There’s been some amusing points - The Star Trek panel was shut down mid-panel - not from technical difficulties but from YouTube’s copyright algorithm flagging it. Then Cartoon Network got a flag from itself about its own content. Beyond a few things like that, I’ve seen little technical issues apart from those inherent in Zoom conferences in general, pre-recorded or live.
A few highlights from this weekend so far:
New Mutants is still coming - I won’t do it the same disservice it did to itself by mentioning the current date for release. It’ll get pushed again. (They really should just put the poor thing out on VOD)
Colin Trevorrow’s panel was really watchable - He told some interesting asides.
Charlize Theron continues to be an amazing bad ass.

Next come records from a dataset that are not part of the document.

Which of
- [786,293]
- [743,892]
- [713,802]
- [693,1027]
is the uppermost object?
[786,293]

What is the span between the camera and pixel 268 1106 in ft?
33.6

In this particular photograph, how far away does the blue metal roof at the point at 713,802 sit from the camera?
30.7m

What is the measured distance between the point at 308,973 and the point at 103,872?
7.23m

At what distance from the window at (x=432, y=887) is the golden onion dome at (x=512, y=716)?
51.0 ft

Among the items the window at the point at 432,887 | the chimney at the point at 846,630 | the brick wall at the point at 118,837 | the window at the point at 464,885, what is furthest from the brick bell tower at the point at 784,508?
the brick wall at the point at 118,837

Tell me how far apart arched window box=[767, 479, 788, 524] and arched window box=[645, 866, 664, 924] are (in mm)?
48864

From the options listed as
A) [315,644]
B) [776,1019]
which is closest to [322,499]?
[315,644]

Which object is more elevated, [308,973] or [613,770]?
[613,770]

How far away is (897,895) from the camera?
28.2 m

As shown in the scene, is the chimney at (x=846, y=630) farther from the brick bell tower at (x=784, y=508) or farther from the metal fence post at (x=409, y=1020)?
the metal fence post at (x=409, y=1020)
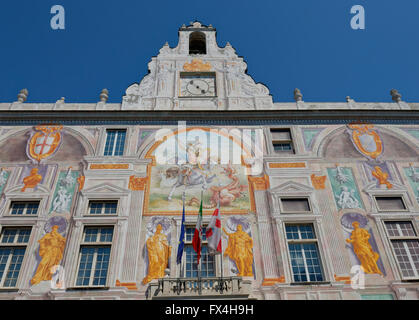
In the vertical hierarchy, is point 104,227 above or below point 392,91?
below

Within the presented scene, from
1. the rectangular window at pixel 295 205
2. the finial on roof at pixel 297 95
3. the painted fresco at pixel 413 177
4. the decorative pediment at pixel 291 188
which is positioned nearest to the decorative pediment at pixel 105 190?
the decorative pediment at pixel 291 188

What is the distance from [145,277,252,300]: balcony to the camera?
13.1 meters

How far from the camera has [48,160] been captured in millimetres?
18125

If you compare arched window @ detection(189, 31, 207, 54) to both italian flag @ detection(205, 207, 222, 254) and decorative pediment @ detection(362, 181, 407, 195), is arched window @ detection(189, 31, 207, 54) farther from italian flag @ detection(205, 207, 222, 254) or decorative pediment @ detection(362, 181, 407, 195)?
italian flag @ detection(205, 207, 222, 254)

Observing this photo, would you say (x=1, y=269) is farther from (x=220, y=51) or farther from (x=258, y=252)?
(x=220, y=51)

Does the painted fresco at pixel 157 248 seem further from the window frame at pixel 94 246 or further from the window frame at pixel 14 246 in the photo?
the window frame at pixel 14 246

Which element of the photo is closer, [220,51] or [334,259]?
[334,259]

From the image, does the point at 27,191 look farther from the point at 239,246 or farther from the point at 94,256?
the point at 239,246

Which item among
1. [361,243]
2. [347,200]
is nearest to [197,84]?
[347,200]

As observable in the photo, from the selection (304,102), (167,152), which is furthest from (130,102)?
(304,102)

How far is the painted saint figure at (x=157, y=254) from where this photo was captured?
47.9ft

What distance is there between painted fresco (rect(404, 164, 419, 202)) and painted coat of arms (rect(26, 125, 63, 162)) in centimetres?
1571
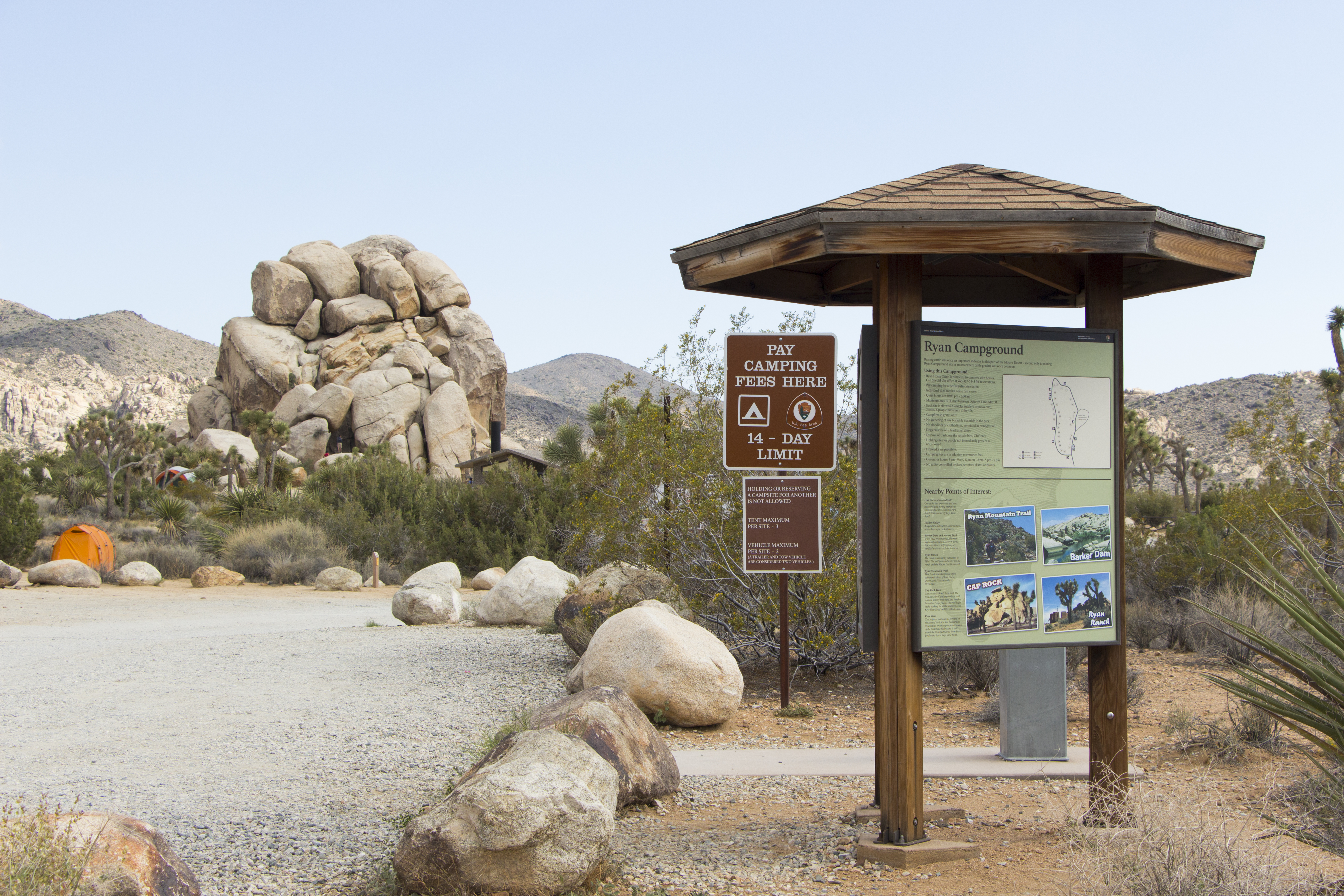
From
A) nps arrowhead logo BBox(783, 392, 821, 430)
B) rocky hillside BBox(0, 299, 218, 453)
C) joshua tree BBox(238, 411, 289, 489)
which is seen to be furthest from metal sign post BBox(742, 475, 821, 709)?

The Walking Dead will never die.
Nor will Rob Liefeld’s sour grapes.
Helstrom (trailer below) is indeed a Marvel-based show, confirming more Marvel content for Hulu, but it’s meticulously non-marvel in its presentation.
The Dragon Prince was given a full “saga” order by Netflix.
The new Bill & Ted trailer reveals their daughters… who I really dislike so far.
LOVECRAFT COUNTRY IS ALL I CARE ABOUT. It looks so good.
Oh, and Truth Seekers and Utopia (Amazon Prime) both look great.
Much as I suspected, very little movement or sales for the vendors and artists “at the show.”